Road links to Vijayawada cut off; parts of the city and island villages at the mouth of Bay of Bengal under threat.
National highway No 9 submerged in flood waters at Mulapadu in Krishna district on Monday/Ch Narayana Rao .
National highway No 9 submerged in flood waters at Mulapadu in Krishna district on Monday/Ch Narayana Rao .

HYDERABAD/VIJAYAWADA: The fury of the Krishna is now being vented on the district that bears its name, with parts of Vijayawada and island villages at the mouth of Bay of Bengal under threat, even though inflows into the river have abated a bit at Srisailam Reservoir.

Meanwhile, an embattled State Government requested UPA chairperson Sonia Gandhi to arrange for immediate assistance of Rs 6,000 crore, after she made an aerial survey of the flood-affected districts, to grapple with the postflood crisis in Kurnool and Mahaboobnagar and the looming crisis in Krishna and Guntur districts.

Though Krishna district administration, unlike its Kurnool counterpart, has had time to be prepared for the eventuality the enormity of the challenge is nevertheless unnerving.

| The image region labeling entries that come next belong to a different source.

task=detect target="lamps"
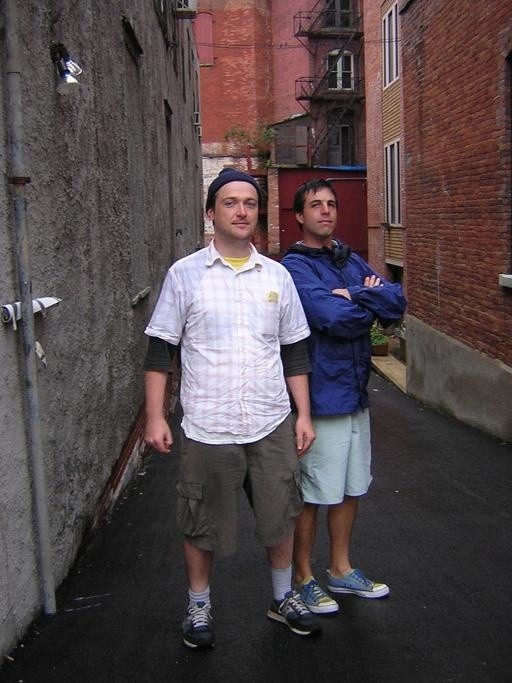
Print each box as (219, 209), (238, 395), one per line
(48, 40), (83, 95)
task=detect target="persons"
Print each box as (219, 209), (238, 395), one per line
(280, 179), (408, 613)
(143, 168), (321, 649)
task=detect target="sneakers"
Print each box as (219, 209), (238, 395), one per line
(181, 603), (213, 649)
(266, 568), (389, 636)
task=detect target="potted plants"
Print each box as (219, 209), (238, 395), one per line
(370, 327), (389, 356)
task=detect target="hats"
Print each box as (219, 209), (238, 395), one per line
(206, 168), (261, 212)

At least 30 villages remain marooned in Diviseema at the mouth of the Bay, an area comprising the mandals of Nagayalanka, Avanigadda and Koduru.

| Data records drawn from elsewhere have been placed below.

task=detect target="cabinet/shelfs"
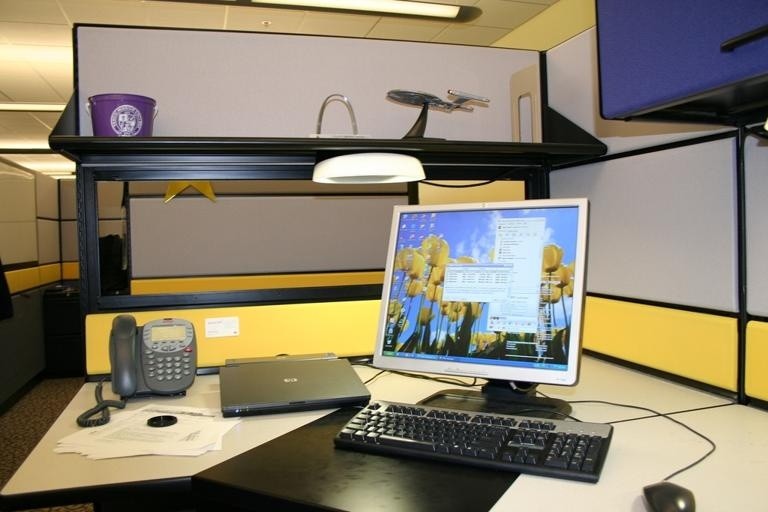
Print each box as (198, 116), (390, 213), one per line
(49, 24), (608, 382)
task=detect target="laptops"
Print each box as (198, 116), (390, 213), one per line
(219, 353), (372, 418)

The administration has pressed into service men, material and boats to go to the rescue of the victims but they appear woefully inadequate to the magnitude of the task.

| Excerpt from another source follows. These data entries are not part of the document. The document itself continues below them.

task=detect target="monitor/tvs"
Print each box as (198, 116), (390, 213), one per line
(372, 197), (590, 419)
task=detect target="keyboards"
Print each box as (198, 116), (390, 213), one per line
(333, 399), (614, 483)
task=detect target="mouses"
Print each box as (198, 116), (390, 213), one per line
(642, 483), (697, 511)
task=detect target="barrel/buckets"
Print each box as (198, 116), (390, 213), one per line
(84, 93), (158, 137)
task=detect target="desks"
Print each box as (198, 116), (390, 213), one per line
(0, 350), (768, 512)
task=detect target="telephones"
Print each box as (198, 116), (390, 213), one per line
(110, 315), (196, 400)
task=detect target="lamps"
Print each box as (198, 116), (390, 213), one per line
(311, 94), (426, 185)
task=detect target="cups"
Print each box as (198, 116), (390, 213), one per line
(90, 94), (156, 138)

On an island village, Edlanka near Avanigadda, a boat ferrying about 11 persons capsized in flood waters. While nine persons managed to swim to safety, the whereabouts of two children are not known.

Air-dropping of food and water sachets continued in marooned villages but nowhere on the scale required.

The situation in some parts of Vijayawada, the commercial capital of the State, is no less grim with several localities abutting the flood embankment inundated. Road links to Hyderabad have been badly affected with the National Highway No 9 submerged at several places between Kanchikacharla and Ibrahimpatnam in Krishna district.

The threat of more areas coming under water will continue for the next 36 hours with the Prakasam Barrage still receiving inflows. At present, the inflow is 11 lakh cusecs and outflow 10.87 lakh cusecs. The effect of decreased discharges from N’Sagar and Srisailam would be visible only tomorrow, officials said.

Meanwhile, discharges into Srisailam, the major reservoir on the Krishna in the State that receives waters from Karnataka, have come down. Karnataka has significantly reduced discharge from Almatti and Narayanpur, thus giving Andhra Pradesh a breather.

Officials said the emergency gate was being closed as inflows had decreased. The inflow into Srisailam reservoir was 4.5 lakh cusecs while the outflow was double the volume whereas the discharge from the Nagarjuna Sagar is 10.27 lakh cusecs which the Prakasam Barrage downstream can handle.